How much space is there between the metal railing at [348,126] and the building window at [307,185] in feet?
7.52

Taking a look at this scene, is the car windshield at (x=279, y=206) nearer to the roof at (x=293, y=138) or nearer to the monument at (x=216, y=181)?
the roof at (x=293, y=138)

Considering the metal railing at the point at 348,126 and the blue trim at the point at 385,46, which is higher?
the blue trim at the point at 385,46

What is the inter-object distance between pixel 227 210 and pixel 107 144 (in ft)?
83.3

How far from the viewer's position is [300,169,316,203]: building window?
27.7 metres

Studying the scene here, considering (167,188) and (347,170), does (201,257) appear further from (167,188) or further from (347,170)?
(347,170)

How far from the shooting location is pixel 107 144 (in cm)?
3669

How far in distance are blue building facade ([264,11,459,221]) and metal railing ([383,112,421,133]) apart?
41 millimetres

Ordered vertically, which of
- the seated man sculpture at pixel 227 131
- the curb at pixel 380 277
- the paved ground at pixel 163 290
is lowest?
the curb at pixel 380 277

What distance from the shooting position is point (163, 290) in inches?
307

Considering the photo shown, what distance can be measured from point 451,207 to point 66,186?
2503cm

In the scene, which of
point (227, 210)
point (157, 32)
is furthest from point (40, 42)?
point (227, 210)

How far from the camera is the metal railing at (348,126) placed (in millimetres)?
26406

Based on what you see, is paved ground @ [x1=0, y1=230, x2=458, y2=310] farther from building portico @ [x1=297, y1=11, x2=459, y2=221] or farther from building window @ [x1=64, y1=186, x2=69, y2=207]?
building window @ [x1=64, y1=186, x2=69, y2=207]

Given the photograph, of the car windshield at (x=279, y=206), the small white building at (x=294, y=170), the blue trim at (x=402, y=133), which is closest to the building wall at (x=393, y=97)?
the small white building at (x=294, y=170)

++++++++

**GIVEN EXERCISE**.
From the preceding material, extract every line exactly.

**CORRECT RESPONSE**.
How much space is there between the metal railing at [348,126] and the building window at [307,185] in feet?
7.52

Taking a look at this scene, is the car windshield at (x=279, y=206) nearer to the roof at (x=293, y=138) or nearer to the monument at (x=216, y=181)?
the roof at (x=293, y=138)

Considering the metal railing at the point at 348,126 and the blue trim at the point at 385,46, which is higher?
the blue trim at the point at 385,46

What is the inter-object distance between pixel 227 210 and pixel 107 144 (in ft)?
83.3

How far from the viewer's position is [300,169,316,203]: building window?
27.7 metres

Studying the scene here, considering (167,188) and (347,170), does (201,257) appear further from (167,188) or further from (347,170)?
(347,170)

How far from the shooting location is pixel 107 144 (in cm)?
3669

How far in distance are blue building facade ([264,11,459,221]) and metal railing ([383,112,421,133]) apart?
41 millimetres

Ordered vertically, which of
- the seated man sculpture at pixel 227 131
- the curb at pixel 380 277
- the paved ground at pixel 163 290
is lowest?
the curb at pixel 380 277

What distance from the shooting position is point (163, 290) in inches?
307

Considering the photo shown, what distance can be measured from point 451,207 to point 66,186?
2503cm

In the scene, which of
point (227, 210)
point (157, 32)
is furthest from point (40, 42)?
point (227, 210)

How far from the camera is the metal railing at (348,126) placed (in millimetres)?
26406

Based on what you see, is paved ground @ [x1=0, y1=230, x2=458, y2=310] farther from building portico @ [x1=297, y1=11, x2=459, y2=221] or farther from building window @ [x1=64, y1=186, x2=69, y2=207]?
building window @ [x1=64, y1=186, x2=69, y2=207]

Given the photograph, of the car windshield at (x=279, y=206), the small white building at (x=294, y=170), the blue trim at (x=402, y=133), which is closest to the building wall at (x=393, y=97)?
the small white building at (x=294, y=170)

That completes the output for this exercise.